In Deutschland gibt es kein Aas für sie.
In Deutschland gibt es kein Aas für sie. © Foto: unsplash.com/Joseph Bouvier (Symbolfoto)

Kein Aas für Gänsegeier in Deutschland

Gänsegeier waren noch im Mittelalter im Süden Deutschlands – vor allem in der Region Mosel und am Mittelrhein – weit verbreitet. Sie folgten den großen Schafherden und übernahmen eine wichtige Aufgabe als natürliche Kadaverbeseitiger. Doch nach und nach wurden die majestätischen Greifvögel aktiv bejagt, Vergiftungsaktionen taten ihr Übriges. Sie sind daher bereits seit dem 19. Jahrhundert gänzlich aus Deutschland verschwunden.

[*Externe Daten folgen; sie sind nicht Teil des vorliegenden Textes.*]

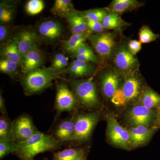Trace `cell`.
I'll return each instance as SVG.
<instances>
[{
    "label": "cell",
    "mask_w": 160,
    "mask_h": 160,
    "mask_svg": "<svg viewBox=\"0 0 160 160\" xmlns=\"http://www.w3.org/2000/svg\"><path fill=\"white\" fill-rule=\"evenodd\" d=\"M2 58L8 59L21 66L23 56L21 54L15 39L10 40L2 46L1 51Z\"/></svg>",
    "instance_id": "cell-20"
},
{
    "label": "cell",
    "mask_w": 160,
    "mask_h": 160,
    "mask_svg": "<svg viewBox=\"0 0 160 160\" xmlns=\"http://www.w3.org/2000/svg\"><path fill=\"white\" fill-rule=\"evenodd\" d=\"M13 16V8L11 5L1 3L0 5V21L3 23L11 22Z\"/></svg>",
    "instance_id": "cell-34"
},
{
    "label": "cell",
    "mask_w": 160,
    "mask_h": 160,
    "mask_svg": "<svg viewBox=\"0 0 160 160\" xmlns=\"http://www.w3.org/2000/svg\"><path fill=\"white\" fill-rule=\"evenodd\" d=\"M8 35V29L6 26L4 25L0 26V41L2 42L6 39Z\"/></svg>",
    "instance_id": "cell-39"
},
{
    "label": "cell",
    "mask_w": 160,
    "mask_h": 160,
    "mask_svg": "<svg viewBox=\"0 0 160 160\" xmlns=\"http://www.w3.org/2000/svg\"><path fill=\"white\" fill-rule=\"evenodd\" d=\"M86 158H87V151H86L75 160H86Z\"/></svg>",
    "instance_id": "cell-42"
},
{
    "label": "cell",
    "mask_w": 160,
    "mask_h": 160,
    "mask_svg": "<svg viewBox=\"0 0 160 160\" xmlns=\"http://www.w3.org/2000/svg\"><path fill=\"white\" fill-rule=\"evenodd\" d=\"M72 57L75 60L87 63H98L99 60L97 56L94 52L82 55H71Z\"/></svg>",
    "instance_id": "cell-35"
},
{
    "label": "cell",
    "mask_w": 160,
    "mask_h": 160,
    "mask_svg": "<svg viewBox=\"0 0 160 160\" xmlns=\"http://www.w3.org/2000/svg\"><path fill=\"white\" fill-rule=\"evenodd\" d=\"M75 132L72 142H84L89 139L99 120L95 112L83 113L73 116Z\"/></svg>",
    "instance_id": "cell-5"
},
{
    "label": "cell",
    "mask_w": 160,
    "mask_h": 160,
    "mask_svg": "<svg viewBox=\"0 0 160 160\" xmlns=\"http://www.w3.org/2000/svg\"><path fill=\"white\" fill-rule=\"evenodd\" d=\"M139 105L149 109H157L160 106V95L150 88H146L141 94Z\"/></svg>",
    "instance_id": "cell-22"
},
{
    "label": "cell",
    "mask_w": 160,
    "mask_h": 160,
    "mask_svg": "<svg viewBox=\"0 0 160 160\" xmlns=\"http://www.w3.org/2000/svg\"><path fill=\"white\" fill-rule=\"evenodd\" d=\"M105 29H118L126 26L127 23L123 21L118 14L109 12L105 17L102 22Z\"/></svg>",
    "instance_id": "cell-25"
},
{
    "label": "cell",
    "mask_w": 160,
    "mask_h": 160,
    "mask_svg": "<svg viewBox=\"0 0 160 160\" xmlns=\"http://www.w3.org/2000/svg\"><path fill=\"white\" fill-rule=\"evenodd\" d=\"M93 52L91 47L85 42L79 46L71 55H82Z\"/></svg>",
    "instance_id": "cell-38"
},
{
    "label": "cell",
    "mask_w": 160,
    "mask_h": 160,
    "mask_svg": "<svg viewBox=\"0 0 160 160\" xmlns=\"http://www.w3.org/2000/svg\"><path fill=\"white\" fill-rule=\"evenodd\" d=\"M55 107L58 112H71L78 108L79 104L69 85L61 82L57 87Z\"/></svg>",
    "instance_id": "cell-8"
},
{
    "label": "cell",
    "mask_w": 160,
    "mask_h": 160,
    "mask_svg": "<svg viewBox=\"0 0 160 160\" xmlns=\"http://www.w3.org/2000/svg\"><path fill=\"white\" fill-rule=\"evenodd\" d=\"M142 6V3L136 0H114L109 5V9L110 12L119 15Z\"/></svg>",
    "instance_id": "cell-21"
},
{
    "label": "cell",
    "mask_w": 160,
    "mask_h": 160,
    "mask_svg": "<svg viewBox=\"0 0 160 160\" xmlns=\"http://www.w3.org/2000/svg\"><path fill=\"white\" fill-rule=\"evenodd\" d=\"M74 132L75 122L73 117L60 122L55 128L52 136L59 143L72 142Z\"/></svg>",
    "instance_id": "cell-14"
},
{
    "label": "cell",
    "mask_w": 160,
    "mask_h": 160,
    "mask_svg": "<svg viewBox=\"0 0 160 160\" xmlns=\"http://www.w3.org/2000/svg\"><path fill=\"white\" fill-rule=\"evenodd\" d=\"M44 62V56L38 45L23 57L20 66L22 72L26 74L41 68Z\"/></svg>",
    "instance_id": "cell-11"
},
{
    "label": "cell",
    "mask_w": 160,
    "mask_h": 160,
    "mask_svg": "<svg viewBox=\"0 0 160 160\" xmlns=\"http://www.w3.org/2000/svg\"><path fill=\"white\" fill-rule=\"evenodd\" d=\"M69 58L65 54L58 53L55 55L50 67L53 71L60 74L68 67L69 65Z\"/></svg>",
    "instance_id": "cell-28"
},
{
    "label": "cell",
    "mask_w": 160,
    "mask_h": 160,
    "mask_svg": "<svg viewBox=\"0 0 160 160\" xmlns=\"http://www.w3.org/2000/svg\"><path fill=\"white\" fill-rule=\"evenodd\" d=\"M86 21L88 29L92 33L95 32V33H99L104 32L105 29L101 22H93L87 20Z\"/></svg>",
    "instance_id": "cell-36"
},
{
    "label": "cell",
    "mask_w": 160,
    "mask_h": 160,
    "mask_svg": "<svg viewBox=\"0 0 160 160\" xmlns=\"http://www.w3.org/2000/svg\"><path fill=\"white\" fill-rule=\"evenodd\" d=\"M18 149V144L13 140L0 141V159L10 153H14Z\"/></svg>",
    "instance_id": "cell-31"
},
{
    "label": "cell",
    "mask_w": 160,
    "mask_h": 160,
    "mask_svg": "<svg viewBox=\"0 0 160 160\" xmlns=\"http://www.w3.org/2000/svg\"><path fill=\"white\" fill-rule=\"evenodd\" d=\"M142 43L136 40H131L128 42L127 48L129 52L133 55H135L142 49Z\"/></svg>",
    "instance_id": "cell-37"
},
{
    "label": "cell",
    "mask_w": 160,
    "mask_h": 160,
    "mask_svg": "<svg viewBox=\"0 0 160 160\" xmlns=\"http://www.w3.org/2000/svg\"><path fill=\"white\" fill-rule=\"evenodd\" d=\"M158 38V35L153 32L147 26H143L139 32V41L142 44L154 42Z\"/></svg>",
    "instance_id": "cell-30"
},
{
    "label": "cell",
    "mask_w": 160,
    "mask_h": 160,
    "mask_svg": "<svg viewBox=\"0 0 160 160\" xmlns=\"http://www.w3.org/2000/svg\"><path fill=\"white\" fill-rule=\"evenodd\" d=\"M80 12L87 21L101 22H102L105 17L109 13L107 9H90Z\"/></svg>",
    "instance_id": "cell-29"
},
{
    "label": "cell",
    "mask_w": 160,
    "mask_h": 160,
    "mask_svg": "<svg viewBox=\"0 0 160 160\" xmlns=\"http://www.w3.org/2000/svg\"><path fill=\"white\" fill-rule=\"evenodd\" d=\"M59 75L50 67L40 68L25 74L22 85L26 94H36L51 86L52 81L60 78Z\"/></svg>",
    "instance_id": "cell-3"
},
{
    "label": "cell",
    "mask_w": 160,
    "mask_h": 160,
    "mask_svg": "<svg viewBox=\"0 0 160 160\" xmlns=\"http://www.w3.org/2000/svg\"><path fill=\"white\" fill-rule=\"evenodd\" d=\"M15 40L23 57L38 45L37 34L33 30H25L20 32Z\"/></svg>",
    "instance_id": "cell-16"
},
{
    "label": "cell",
    "mask_w": 160,
    "mask_h": 160,
    "mask_svg": "<svg viewBox=\"0 0 160 160\" xmlns=\"http://www.w3.org/2000/svg\"><path fill=\"white\" fill-rule=\"evenodd\" d=\"M38 131L31 118L23 113L12 122V137L19 144L26 142Z\"/></svg>",
    "instance_id": "cell-7"
},
{
    "label": "cell",
    "mask_w": 160,
    "mask_h": 160,
    "mask_svg": "<svg viewBox=\"0 0 160 160\" xmlns=\"http://www.w3.org/2000/svg\"><path fill=\"white\" fill-rule=\"evenodd\" d=\"M12 122L7 114L2 115L0 117V141H11Z\"/></svg>",
    "instance_id": "cell-27"
},
{
    "label": "cell",
    "mask_w": 160,
    "mask_h": 160,
    "mask_svg": "<svg viewBox=\"0 0 160 160\" xmlns=\"http://www.w3.org/2000/svg\"><path fill=\"white\" fill-rule=\"evenodd\" d=\"M62 31V27L61 24L53 20L44 21L38 26L40 35L49 41H55L59 38Z\"/></svg>",
    "instance_id": "cell-17"
},
{
    "label": "cell",
    "mask_w": 160,
    "mask_h": 160,
    "mask_svg": "<svg viewBox=\"0 0 160 160\" xmlns=\"http://www.w3.org/2000/svg\"><path fill=\"white\" fill-rule=\"evenodd\" d=\"M128 130L131 138L132 147H134L149 142L158 129L153 127L140 126L129 128Z\"/></svg>",
    "instance_id": "cell-13"
},
{
    "label": "cell",
    "mask_w": 160,
    "mask_h": 160,
    "mask_svg": "<svg viewBox=\"0 0 160 160\" xmlns=\"http://www.w3.org/2000/svg\"><path fill=\"white\" fill-rule=\"evenodd\" d=\"M47 160V159H44V160Z\"/></svg>",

Neben dem Fehlen der geeigneten Brutplätze vorwiegend in Felsen, ist es aber vor allem die fehlende Nahrung, die eine dauerhafte Wiederansiedlung in Deutschland der Gänsegeier schwierig macht. Denn im Jahre 2002 wurden strenge Hygienemaßnahmen im Kampf gegen BSE EU-weit eingeführt. Daher müssen in Deutschland größere Tierkadaver schnell nach dem Auffinden in speziellen "Tierkörperbeseitigungsanstalten" entsorgt werden. Diese Maßnahmen entziehen den großen Aasfressern die Lebensgrundlage. Denn die Spezialisten können nur Tierkadaver fressen, für die Jagd auf lebendige Beute sind sie nicht schnell und wendig genug.

In Spanien und Frankreich gibt es daher seit Jahren genehmigte Futterplätze, die regelmäßig mit toten Weidetieren bestückt werden. Und auch in Deutschland wirbt der NABU dafür, verstorbene Weidetiere oder überfahrenes Wild nicht mehr zu "entsorgen", sondern den Gänsegeiern als Nahrungsquelle anzubieten.

Vermehrte Sichtungen über Deutschland

Bereits seit 2007 berichtet der NABU, dass Gänsegeier von Norddeutschland bis hin zum Bodensee wieder über Deutschland fliegen. Dies seien jedoch zumeist Tiere, die Falknern oder Zoos entflogen sind, da sie einen Ring trugen. Doch immer wieder finden sich auch Geier, die unberingt sind. Zumindest als Zwischenstopp auf ihre Durchreise durch Deutschland. Hauptsächlich besiedeln die Gänsegeier eine Zone von der iberischen Halbinsel über den Balkan und die Türkei bis nach Arabien.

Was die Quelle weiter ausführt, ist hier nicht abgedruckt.